[DO THIS] Copy out the part of the records that begins with the line containing "Spatially, is the" and ends with the line containing "7.20 meters", keeping every line unchanged. Output only that part.

[DATA ENTRIES]
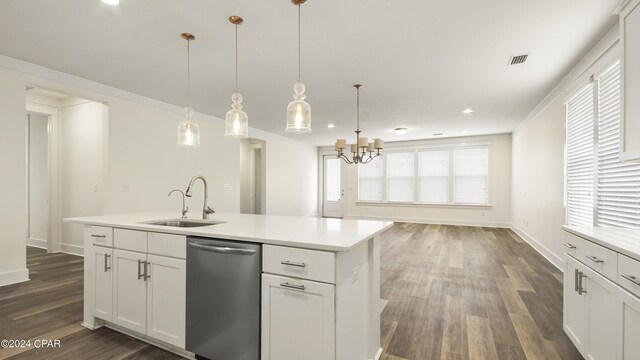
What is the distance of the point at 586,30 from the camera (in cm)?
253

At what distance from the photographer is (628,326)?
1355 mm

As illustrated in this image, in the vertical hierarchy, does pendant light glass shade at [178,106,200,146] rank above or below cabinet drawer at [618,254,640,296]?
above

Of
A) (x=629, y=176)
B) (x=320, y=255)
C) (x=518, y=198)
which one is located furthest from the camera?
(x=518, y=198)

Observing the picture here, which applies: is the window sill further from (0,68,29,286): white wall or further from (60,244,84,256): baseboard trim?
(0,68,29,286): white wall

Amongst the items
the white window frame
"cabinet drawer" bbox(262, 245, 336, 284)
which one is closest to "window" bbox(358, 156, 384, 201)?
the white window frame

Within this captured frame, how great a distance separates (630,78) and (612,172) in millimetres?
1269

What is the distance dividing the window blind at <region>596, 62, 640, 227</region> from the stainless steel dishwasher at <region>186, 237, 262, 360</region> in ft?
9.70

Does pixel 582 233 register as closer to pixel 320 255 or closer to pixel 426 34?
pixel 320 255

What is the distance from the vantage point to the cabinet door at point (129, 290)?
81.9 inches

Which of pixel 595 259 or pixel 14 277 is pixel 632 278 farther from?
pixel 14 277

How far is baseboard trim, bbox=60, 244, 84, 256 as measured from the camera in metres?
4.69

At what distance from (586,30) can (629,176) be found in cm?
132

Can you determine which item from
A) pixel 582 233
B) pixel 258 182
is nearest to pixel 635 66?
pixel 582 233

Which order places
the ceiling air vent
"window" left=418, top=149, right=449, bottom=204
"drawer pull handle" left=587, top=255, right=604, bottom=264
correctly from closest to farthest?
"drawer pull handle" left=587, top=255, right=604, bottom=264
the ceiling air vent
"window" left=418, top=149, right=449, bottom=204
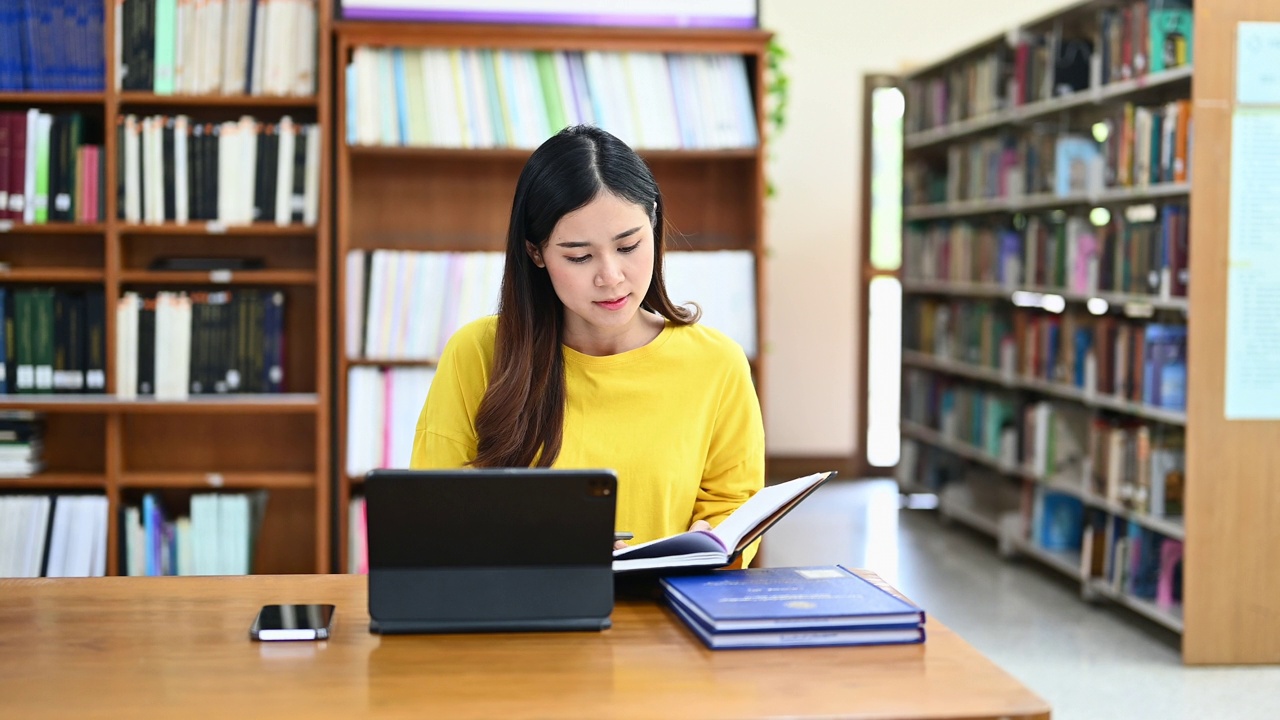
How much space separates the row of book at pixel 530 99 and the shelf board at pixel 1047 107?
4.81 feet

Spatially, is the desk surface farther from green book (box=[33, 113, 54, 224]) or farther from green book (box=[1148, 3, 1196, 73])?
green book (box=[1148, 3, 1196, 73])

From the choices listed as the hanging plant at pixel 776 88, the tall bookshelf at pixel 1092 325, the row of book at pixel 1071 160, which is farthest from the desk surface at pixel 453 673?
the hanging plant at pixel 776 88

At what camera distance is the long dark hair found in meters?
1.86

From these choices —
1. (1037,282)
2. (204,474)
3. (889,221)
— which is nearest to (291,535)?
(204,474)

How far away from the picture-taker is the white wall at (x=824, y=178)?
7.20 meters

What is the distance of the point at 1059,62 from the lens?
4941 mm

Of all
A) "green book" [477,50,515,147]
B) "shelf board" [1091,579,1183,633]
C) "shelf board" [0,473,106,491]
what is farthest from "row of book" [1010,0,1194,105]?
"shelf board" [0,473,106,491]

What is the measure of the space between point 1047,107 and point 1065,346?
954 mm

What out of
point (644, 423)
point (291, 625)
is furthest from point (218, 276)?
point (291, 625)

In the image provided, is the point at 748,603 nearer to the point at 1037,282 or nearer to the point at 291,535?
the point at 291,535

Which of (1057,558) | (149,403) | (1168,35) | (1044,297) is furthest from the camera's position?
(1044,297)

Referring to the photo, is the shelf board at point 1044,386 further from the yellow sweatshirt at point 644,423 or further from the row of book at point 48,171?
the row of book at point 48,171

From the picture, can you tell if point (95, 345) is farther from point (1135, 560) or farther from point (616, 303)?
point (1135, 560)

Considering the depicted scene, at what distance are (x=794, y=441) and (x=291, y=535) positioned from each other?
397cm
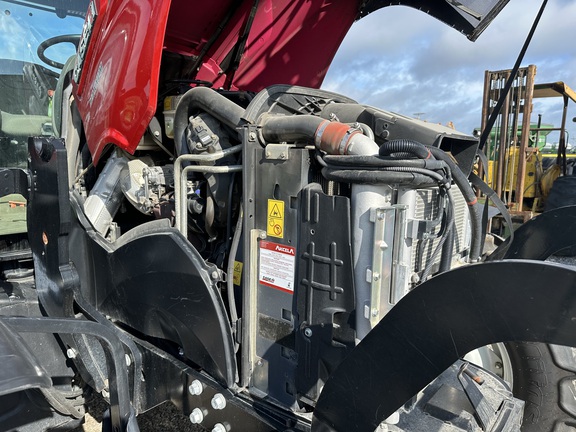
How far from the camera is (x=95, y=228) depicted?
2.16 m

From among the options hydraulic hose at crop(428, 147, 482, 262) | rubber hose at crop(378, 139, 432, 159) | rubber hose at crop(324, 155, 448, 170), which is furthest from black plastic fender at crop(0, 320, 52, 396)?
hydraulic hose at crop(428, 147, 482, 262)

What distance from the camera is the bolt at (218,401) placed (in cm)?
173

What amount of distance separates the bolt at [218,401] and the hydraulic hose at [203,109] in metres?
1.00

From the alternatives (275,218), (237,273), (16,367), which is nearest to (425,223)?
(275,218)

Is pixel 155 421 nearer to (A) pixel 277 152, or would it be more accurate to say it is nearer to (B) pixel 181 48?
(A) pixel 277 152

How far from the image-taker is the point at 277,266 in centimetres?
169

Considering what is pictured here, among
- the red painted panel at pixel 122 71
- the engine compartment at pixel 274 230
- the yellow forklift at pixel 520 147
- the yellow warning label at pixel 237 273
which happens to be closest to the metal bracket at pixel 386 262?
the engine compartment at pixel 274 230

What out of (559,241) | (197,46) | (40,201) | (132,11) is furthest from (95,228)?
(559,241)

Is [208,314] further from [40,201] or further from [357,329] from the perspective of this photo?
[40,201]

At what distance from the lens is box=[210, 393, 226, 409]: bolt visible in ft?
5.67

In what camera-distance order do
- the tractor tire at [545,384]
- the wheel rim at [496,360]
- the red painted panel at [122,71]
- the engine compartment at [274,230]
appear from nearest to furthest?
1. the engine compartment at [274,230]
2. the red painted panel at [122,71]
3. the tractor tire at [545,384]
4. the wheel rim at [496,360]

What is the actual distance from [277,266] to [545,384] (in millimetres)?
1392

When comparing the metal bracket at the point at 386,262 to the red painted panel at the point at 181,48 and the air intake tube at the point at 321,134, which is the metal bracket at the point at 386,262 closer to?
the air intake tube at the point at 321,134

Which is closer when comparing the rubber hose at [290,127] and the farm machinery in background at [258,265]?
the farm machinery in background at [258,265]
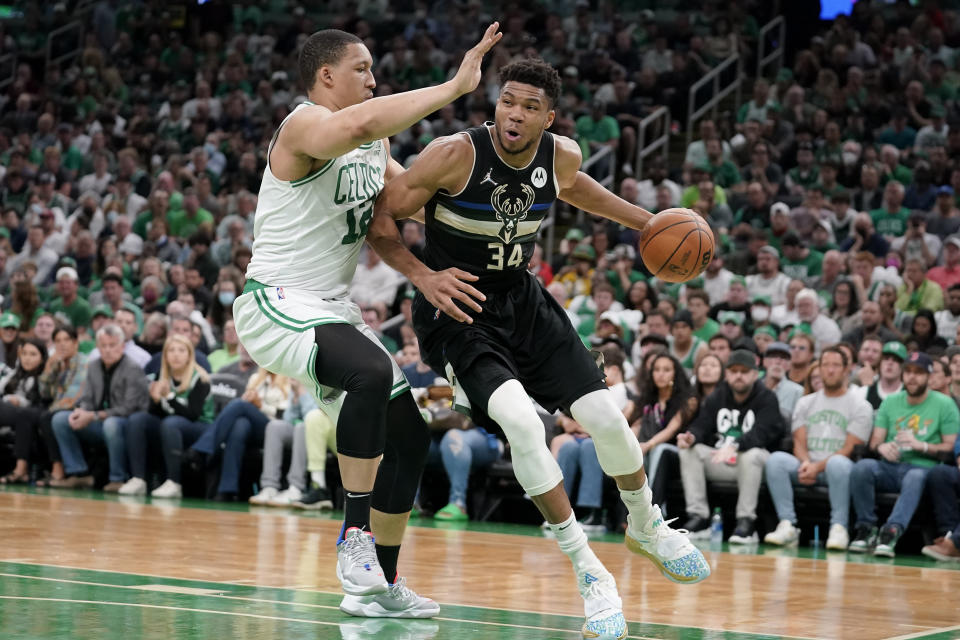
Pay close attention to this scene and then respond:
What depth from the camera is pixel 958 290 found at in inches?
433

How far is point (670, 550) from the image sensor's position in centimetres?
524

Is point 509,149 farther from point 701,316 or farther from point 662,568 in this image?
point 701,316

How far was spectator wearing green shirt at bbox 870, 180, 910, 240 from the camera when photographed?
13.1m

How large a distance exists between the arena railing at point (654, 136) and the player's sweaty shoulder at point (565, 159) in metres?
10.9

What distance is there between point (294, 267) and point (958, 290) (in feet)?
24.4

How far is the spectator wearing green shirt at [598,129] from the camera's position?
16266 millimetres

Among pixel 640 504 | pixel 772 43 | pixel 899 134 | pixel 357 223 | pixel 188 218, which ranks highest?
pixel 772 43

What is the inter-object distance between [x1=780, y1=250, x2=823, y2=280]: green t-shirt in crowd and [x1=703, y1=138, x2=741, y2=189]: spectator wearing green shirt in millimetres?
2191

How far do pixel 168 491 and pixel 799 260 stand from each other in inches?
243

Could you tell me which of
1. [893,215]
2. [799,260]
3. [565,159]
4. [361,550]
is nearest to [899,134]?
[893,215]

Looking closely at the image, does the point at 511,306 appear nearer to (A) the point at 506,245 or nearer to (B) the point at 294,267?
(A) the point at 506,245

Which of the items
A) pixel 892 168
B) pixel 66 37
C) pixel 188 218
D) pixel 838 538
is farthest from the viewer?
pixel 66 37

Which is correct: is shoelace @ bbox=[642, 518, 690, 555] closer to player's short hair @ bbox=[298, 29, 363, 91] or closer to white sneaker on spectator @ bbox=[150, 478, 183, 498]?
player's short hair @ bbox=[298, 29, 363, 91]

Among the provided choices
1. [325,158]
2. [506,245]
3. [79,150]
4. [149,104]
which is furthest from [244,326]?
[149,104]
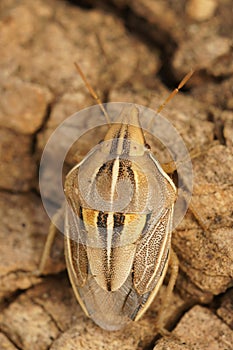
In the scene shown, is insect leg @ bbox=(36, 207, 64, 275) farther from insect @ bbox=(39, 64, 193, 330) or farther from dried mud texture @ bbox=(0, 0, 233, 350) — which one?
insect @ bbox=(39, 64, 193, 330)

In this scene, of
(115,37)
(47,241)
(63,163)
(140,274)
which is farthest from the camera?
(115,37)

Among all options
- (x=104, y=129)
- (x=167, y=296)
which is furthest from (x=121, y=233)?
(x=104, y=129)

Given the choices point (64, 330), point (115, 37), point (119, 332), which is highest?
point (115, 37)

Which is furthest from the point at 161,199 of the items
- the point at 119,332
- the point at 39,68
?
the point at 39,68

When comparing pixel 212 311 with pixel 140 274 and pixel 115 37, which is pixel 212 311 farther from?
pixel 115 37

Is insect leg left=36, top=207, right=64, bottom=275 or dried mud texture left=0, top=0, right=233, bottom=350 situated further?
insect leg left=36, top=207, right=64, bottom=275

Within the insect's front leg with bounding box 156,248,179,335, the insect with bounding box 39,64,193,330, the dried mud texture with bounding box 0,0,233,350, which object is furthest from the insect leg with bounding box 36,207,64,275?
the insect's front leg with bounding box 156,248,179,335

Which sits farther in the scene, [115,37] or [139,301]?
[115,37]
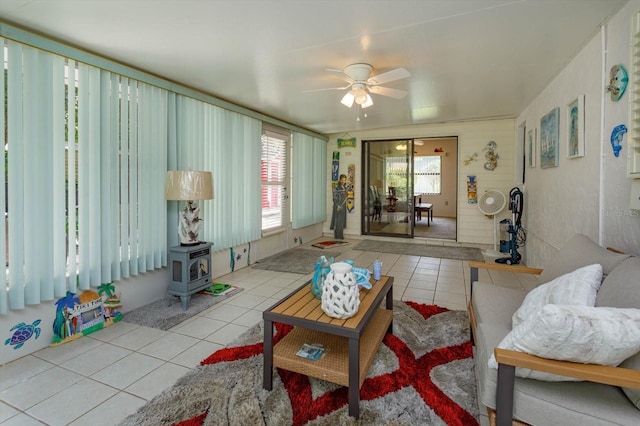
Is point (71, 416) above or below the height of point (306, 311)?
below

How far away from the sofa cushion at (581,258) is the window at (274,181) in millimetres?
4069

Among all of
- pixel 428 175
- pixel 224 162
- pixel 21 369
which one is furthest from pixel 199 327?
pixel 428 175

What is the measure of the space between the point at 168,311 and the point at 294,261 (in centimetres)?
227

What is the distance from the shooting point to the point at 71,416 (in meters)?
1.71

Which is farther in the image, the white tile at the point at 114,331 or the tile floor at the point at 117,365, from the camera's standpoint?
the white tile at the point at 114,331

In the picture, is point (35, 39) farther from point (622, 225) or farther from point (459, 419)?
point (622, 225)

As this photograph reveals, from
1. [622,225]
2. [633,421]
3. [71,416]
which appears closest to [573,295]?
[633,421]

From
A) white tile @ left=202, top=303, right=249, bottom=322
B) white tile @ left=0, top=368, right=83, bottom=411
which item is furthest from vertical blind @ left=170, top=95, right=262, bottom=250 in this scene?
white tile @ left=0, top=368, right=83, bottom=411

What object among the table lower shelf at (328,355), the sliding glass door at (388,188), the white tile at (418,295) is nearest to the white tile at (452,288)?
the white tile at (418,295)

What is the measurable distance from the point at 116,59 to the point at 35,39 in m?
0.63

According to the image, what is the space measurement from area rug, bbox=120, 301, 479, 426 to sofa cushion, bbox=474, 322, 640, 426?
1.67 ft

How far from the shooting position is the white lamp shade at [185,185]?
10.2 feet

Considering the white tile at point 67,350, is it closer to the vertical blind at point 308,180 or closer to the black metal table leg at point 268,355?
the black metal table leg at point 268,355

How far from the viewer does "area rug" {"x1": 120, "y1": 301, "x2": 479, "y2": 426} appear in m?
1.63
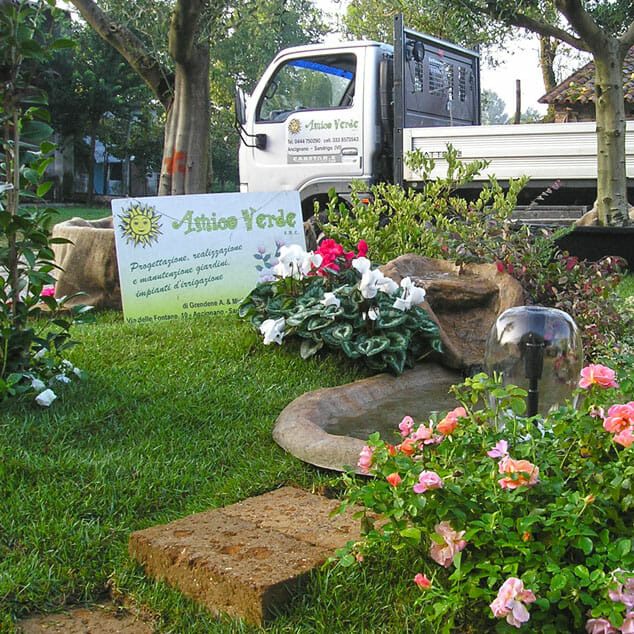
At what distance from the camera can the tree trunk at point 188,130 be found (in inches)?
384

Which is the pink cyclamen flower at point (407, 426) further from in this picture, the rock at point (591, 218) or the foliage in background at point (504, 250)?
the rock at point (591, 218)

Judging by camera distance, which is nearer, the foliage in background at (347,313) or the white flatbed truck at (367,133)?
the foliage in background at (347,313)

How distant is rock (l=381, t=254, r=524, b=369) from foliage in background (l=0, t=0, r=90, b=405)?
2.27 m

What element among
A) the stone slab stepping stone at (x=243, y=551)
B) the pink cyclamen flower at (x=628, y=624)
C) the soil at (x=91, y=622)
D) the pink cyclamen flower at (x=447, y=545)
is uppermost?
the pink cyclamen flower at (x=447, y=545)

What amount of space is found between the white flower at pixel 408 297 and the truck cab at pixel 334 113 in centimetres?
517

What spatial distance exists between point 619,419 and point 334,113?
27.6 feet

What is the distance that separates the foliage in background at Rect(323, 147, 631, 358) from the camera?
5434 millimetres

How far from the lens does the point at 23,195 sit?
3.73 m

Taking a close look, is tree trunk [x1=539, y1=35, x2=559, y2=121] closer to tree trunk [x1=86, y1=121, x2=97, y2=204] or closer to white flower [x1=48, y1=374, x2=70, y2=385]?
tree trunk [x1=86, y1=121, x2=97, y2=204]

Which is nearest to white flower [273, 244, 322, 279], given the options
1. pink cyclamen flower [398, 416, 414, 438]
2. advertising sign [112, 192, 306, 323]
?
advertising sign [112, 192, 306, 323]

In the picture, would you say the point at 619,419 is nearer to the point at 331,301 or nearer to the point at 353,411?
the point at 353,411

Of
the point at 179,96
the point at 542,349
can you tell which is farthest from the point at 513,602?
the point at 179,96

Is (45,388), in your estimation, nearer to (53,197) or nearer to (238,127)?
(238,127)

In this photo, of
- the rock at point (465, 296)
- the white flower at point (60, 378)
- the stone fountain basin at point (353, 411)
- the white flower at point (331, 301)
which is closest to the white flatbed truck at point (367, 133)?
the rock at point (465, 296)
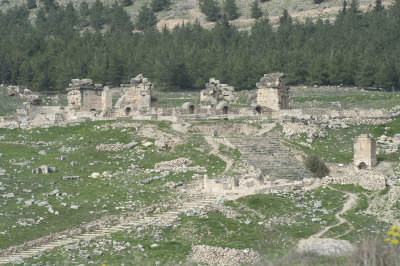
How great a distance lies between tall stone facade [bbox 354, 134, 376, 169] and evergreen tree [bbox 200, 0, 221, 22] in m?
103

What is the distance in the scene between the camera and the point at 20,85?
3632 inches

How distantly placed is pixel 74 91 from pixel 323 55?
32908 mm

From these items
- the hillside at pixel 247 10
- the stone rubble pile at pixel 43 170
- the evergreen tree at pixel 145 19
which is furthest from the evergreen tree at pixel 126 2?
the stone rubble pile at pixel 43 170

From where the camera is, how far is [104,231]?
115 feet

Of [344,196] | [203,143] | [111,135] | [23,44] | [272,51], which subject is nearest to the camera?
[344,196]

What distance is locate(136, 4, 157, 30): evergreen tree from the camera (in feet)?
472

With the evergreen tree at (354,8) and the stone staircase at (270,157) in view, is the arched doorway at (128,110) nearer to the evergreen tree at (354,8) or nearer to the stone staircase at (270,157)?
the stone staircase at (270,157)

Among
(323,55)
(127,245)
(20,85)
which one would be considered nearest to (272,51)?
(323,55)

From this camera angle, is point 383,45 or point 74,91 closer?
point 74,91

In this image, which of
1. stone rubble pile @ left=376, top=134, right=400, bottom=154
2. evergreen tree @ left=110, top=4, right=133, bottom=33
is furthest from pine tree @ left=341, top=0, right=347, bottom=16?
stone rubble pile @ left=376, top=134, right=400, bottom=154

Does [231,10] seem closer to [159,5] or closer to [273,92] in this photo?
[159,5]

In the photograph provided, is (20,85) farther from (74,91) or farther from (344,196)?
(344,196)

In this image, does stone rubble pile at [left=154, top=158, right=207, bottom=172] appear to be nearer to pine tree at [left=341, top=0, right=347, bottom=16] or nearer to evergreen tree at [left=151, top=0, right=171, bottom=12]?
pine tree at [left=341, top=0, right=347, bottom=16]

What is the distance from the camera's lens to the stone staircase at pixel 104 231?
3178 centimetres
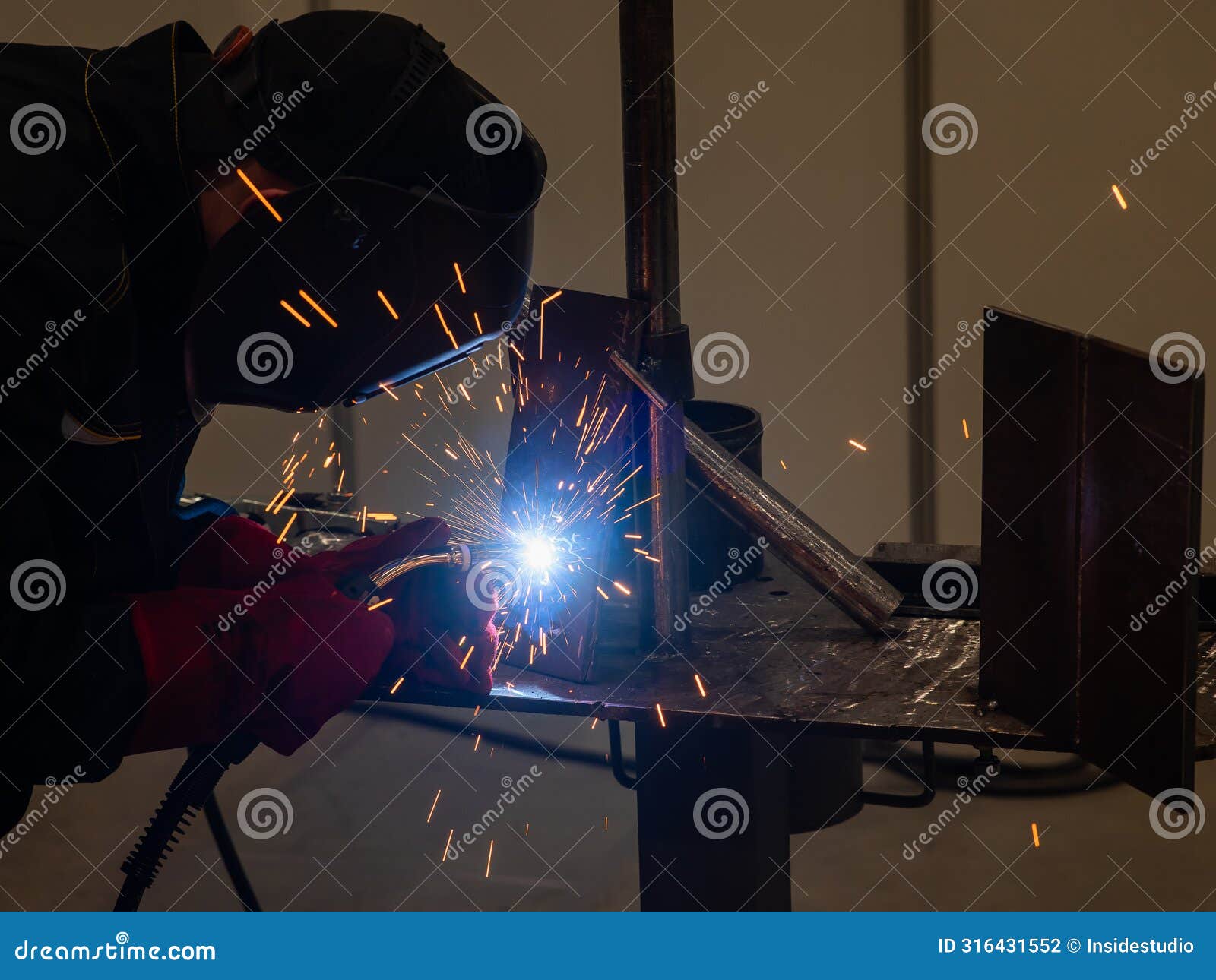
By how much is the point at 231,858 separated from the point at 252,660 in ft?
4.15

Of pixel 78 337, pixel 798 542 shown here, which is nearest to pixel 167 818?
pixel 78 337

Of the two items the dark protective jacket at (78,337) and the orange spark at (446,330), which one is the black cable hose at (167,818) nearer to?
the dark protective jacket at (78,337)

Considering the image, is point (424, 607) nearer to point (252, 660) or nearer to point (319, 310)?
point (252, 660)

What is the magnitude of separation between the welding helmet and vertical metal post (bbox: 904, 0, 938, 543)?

[SOLUTION FOR THIS PROBLEM]
Spatially, is the desk surface farther from green book (box=[33, 113, 54, 224]) or farther from green book (box=[1148, 3, 1196, 73])?
green book (box=[1148, 3, 1196, 73])

From the choices listed as the hanging plant at pixel 776 88, the tall bookshelf at pixel 1092 325, the row of book at pixel 1071 160, which is farthest from the desk surface at pixel 453 673?
the hanging plant at pixel 776 88

At what camera distance is the long dark hair found in meters?
1.86

From these choices —
1. (1037,282)
2. (204,474)
3. (889,221)
— which is nearest to (291,535)?
(204,474)

How far away from the picture-taker is the white wall at (x=824, y=178)?
7.20 meters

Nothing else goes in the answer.